§ WHAT TO PRODUCE:
Where does the string "site" appear? Copy every line of the entries below that holds it.

[Saved data entries]
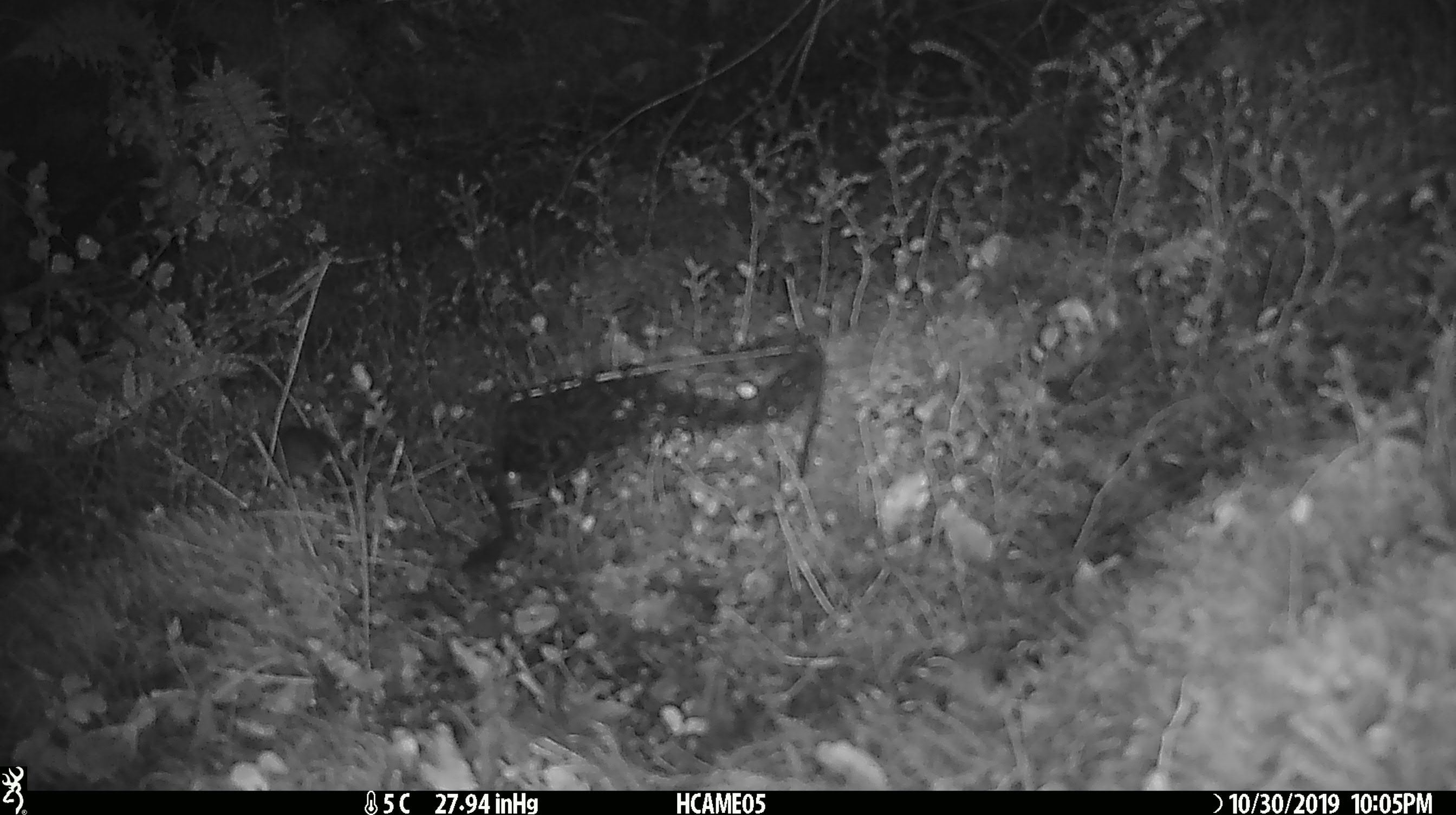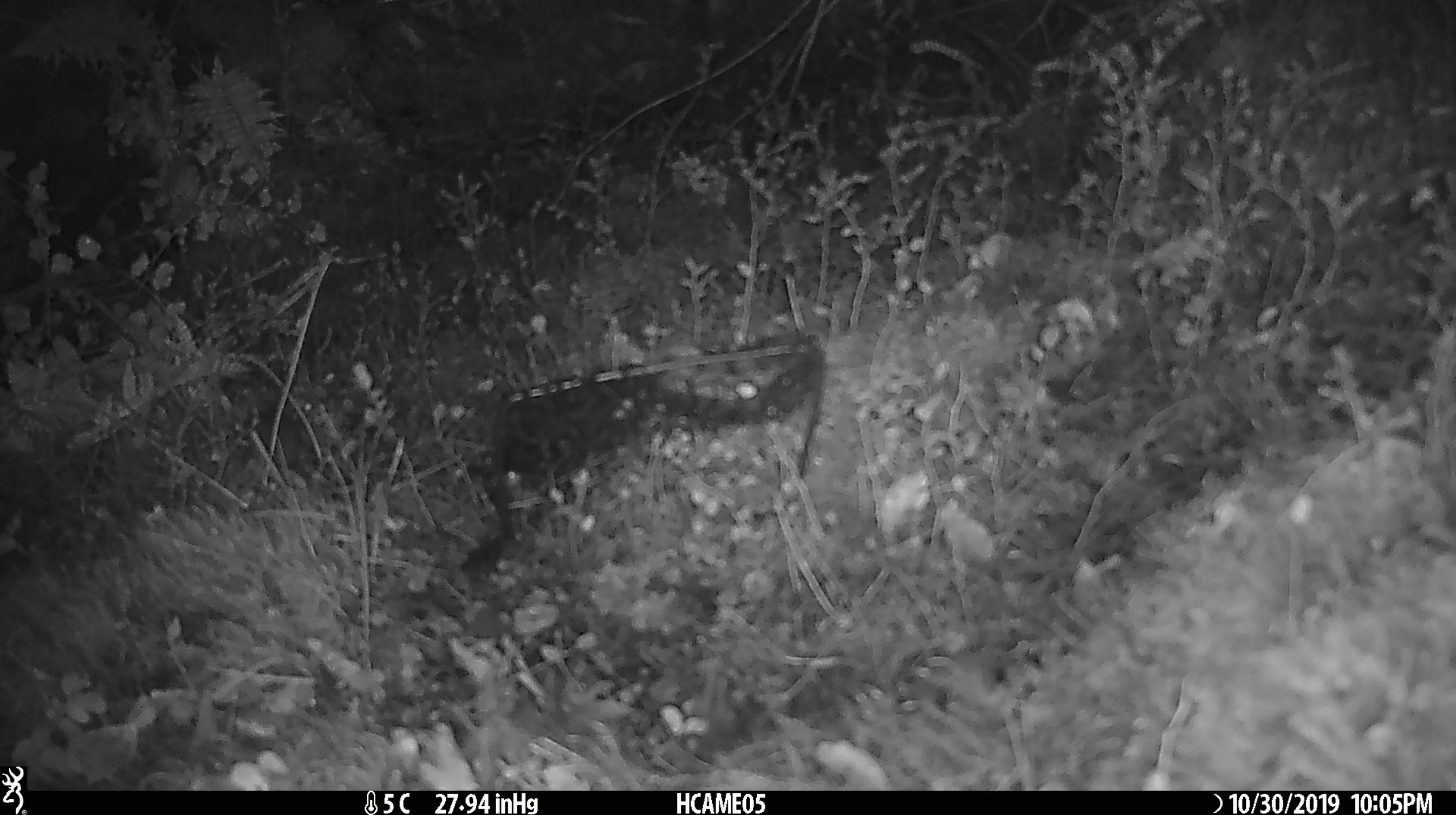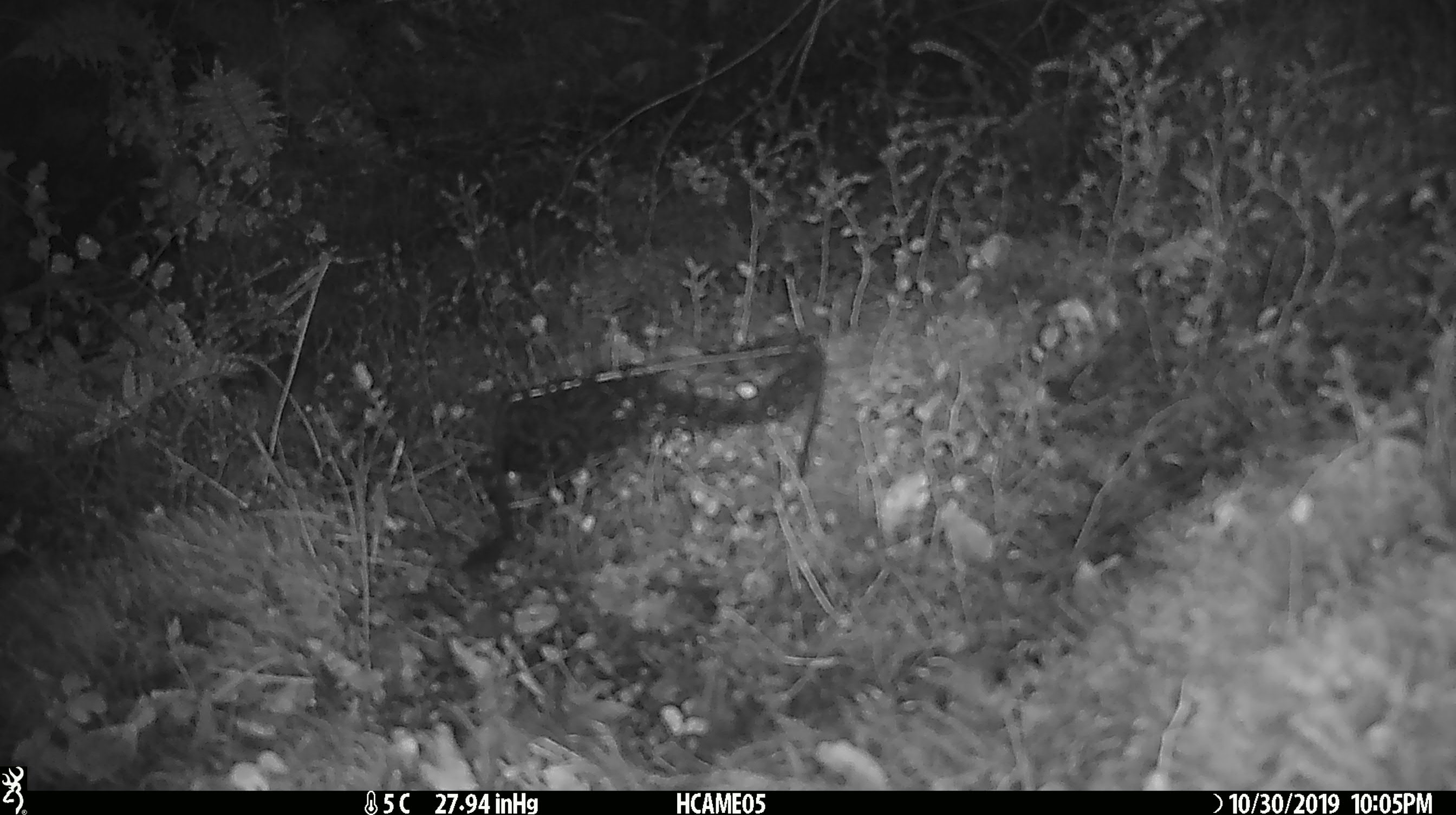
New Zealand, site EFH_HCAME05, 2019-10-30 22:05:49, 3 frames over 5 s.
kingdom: Animalia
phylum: Chordata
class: Mammalia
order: Rodentia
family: Muridae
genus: Mus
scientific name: Mus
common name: mouse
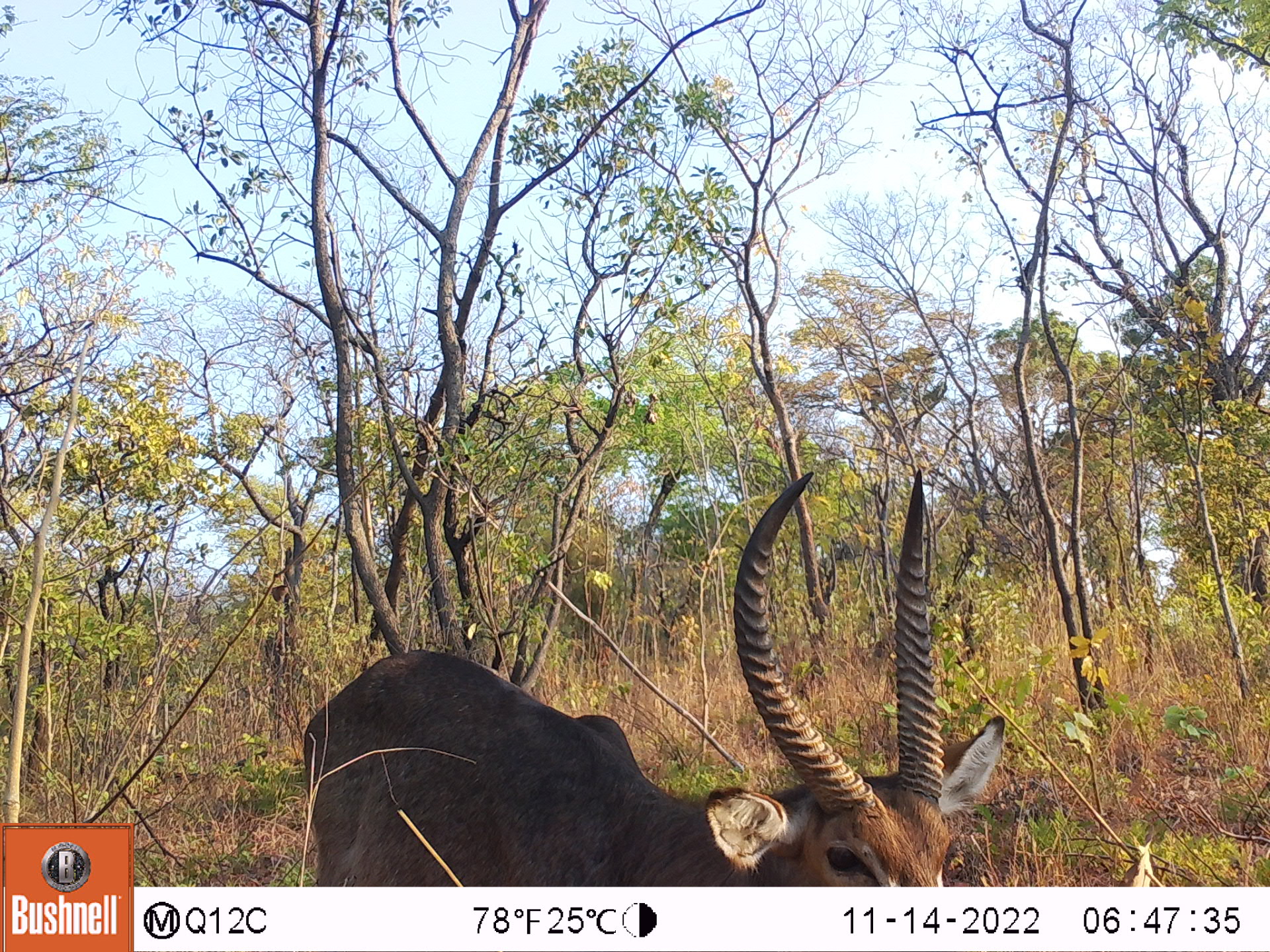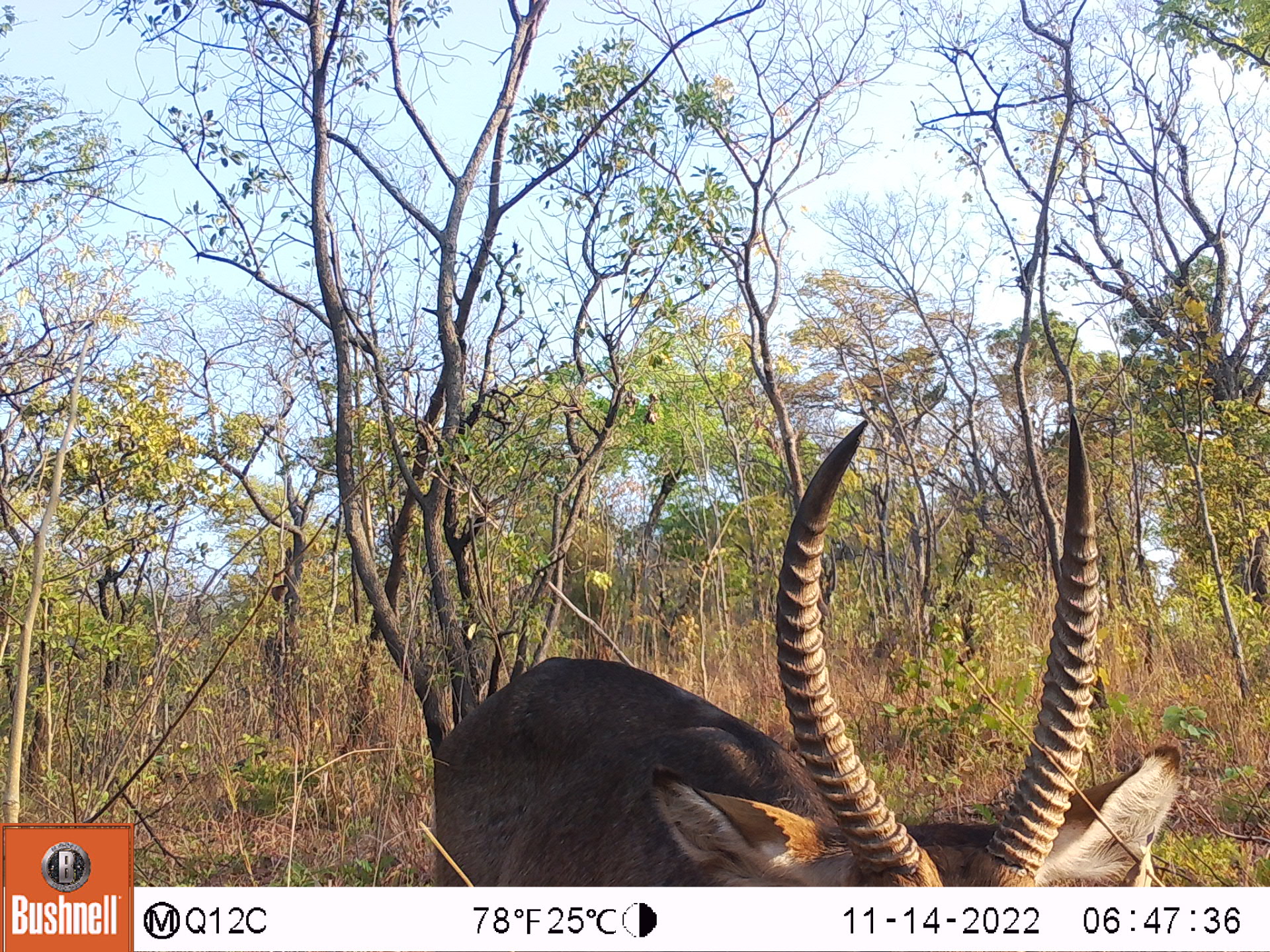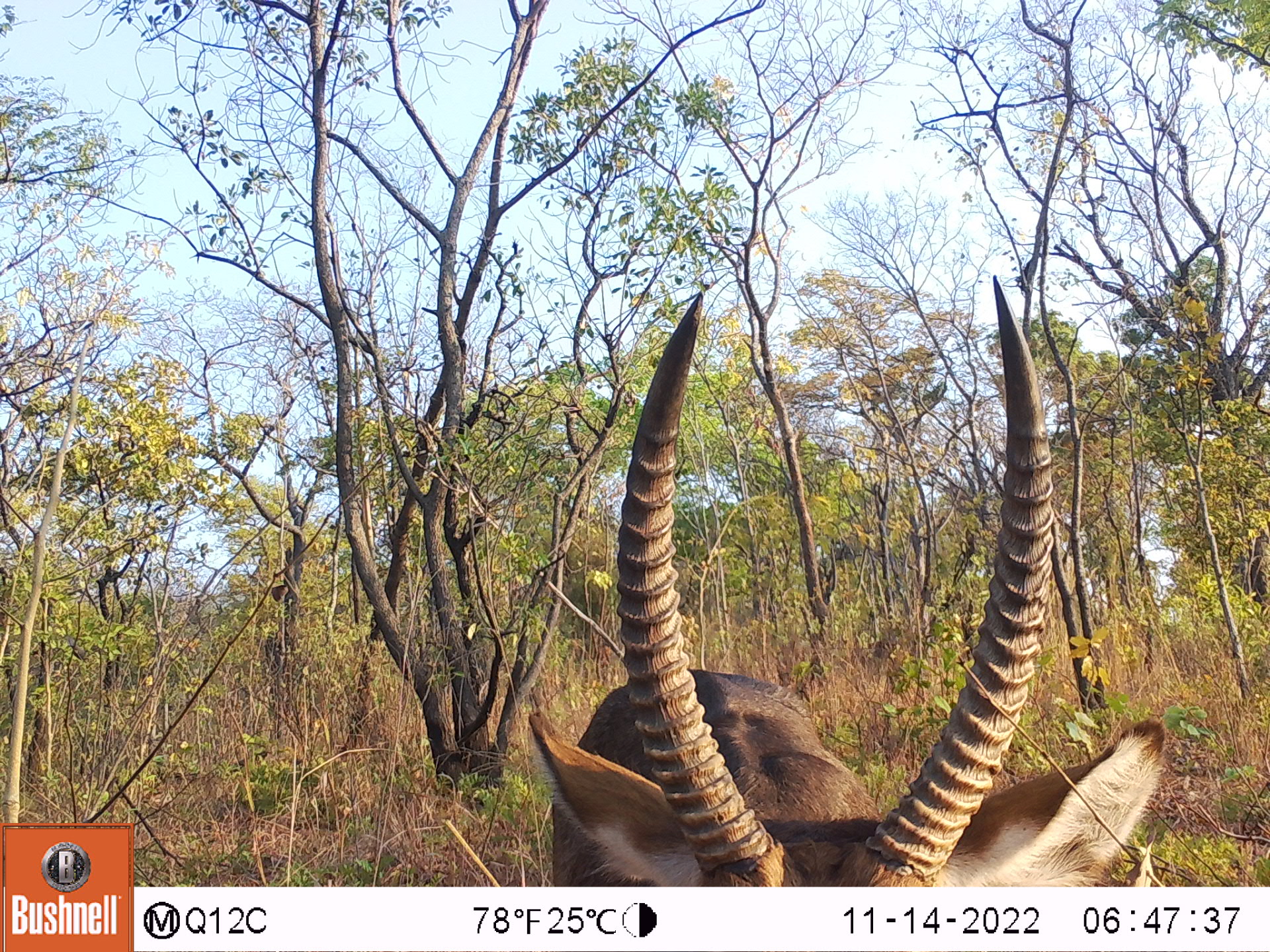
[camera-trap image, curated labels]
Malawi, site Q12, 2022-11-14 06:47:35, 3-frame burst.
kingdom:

§ ANSWER TO THE PROBLEM:
New Zealand, site EFH_HCAME05, 2019-10-30 22:05:49, 3 frames over 5 s.
Malawi, site Q12, 2022-11-14 06:47:35, 3-frame burst.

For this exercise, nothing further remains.